*STUDY QUESTIONS*.
1. In one to three sentences, use the passage on the history of Cambridge to explain what purpose John Winthrop's A Model of Christian Charity served in his plans.
2. According to the passage on the history of Cambridge, what was the city's original name?

*PROVIDED PASSAGE*.
Cambridge—originally Newtowne—was founded as the capital of the Massachusetts Bay Colony by its first governor John Winthrop and a group of his advisors. Initially established as the center of a Puritan state, Cambridge has become a renowned educational and cultural location not only of New England but also of the whole United States. In almost 400 years of history, the city has been home to many meaningful and interesting characters as well as acclaimed institutions that have left a lasting impact.
A History of Cambridge: Notable People
Amongst the notable people who have helped to develop and spread the relevance of Cambridge are:
John Winthrop: The first elected governor of the Massachusetts Bay Colony. He is the writer of one of the most impactful pieces of early American Literature, A Model of Christian Charity, which established the principles off of which he hoped to create the new more purified community. Re-elected as governor 12 times over a period of 17 years, he did not go without creating a few enemies and controversies spreading around his administration and personal life.

*RECORDED INFORMATION*.
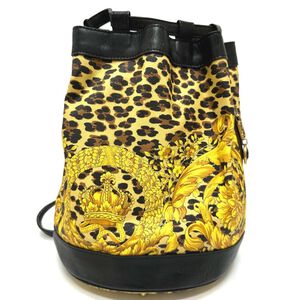 Versace Shoulder Bag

*ANSWERS FOR THE TASKS*.
1. A Model of Christian Charity set out the principles on which Winthrop hoped to build a new, more purified community. The passage also calls it one of the most impactful pieces of early American literature.

2. Newtowne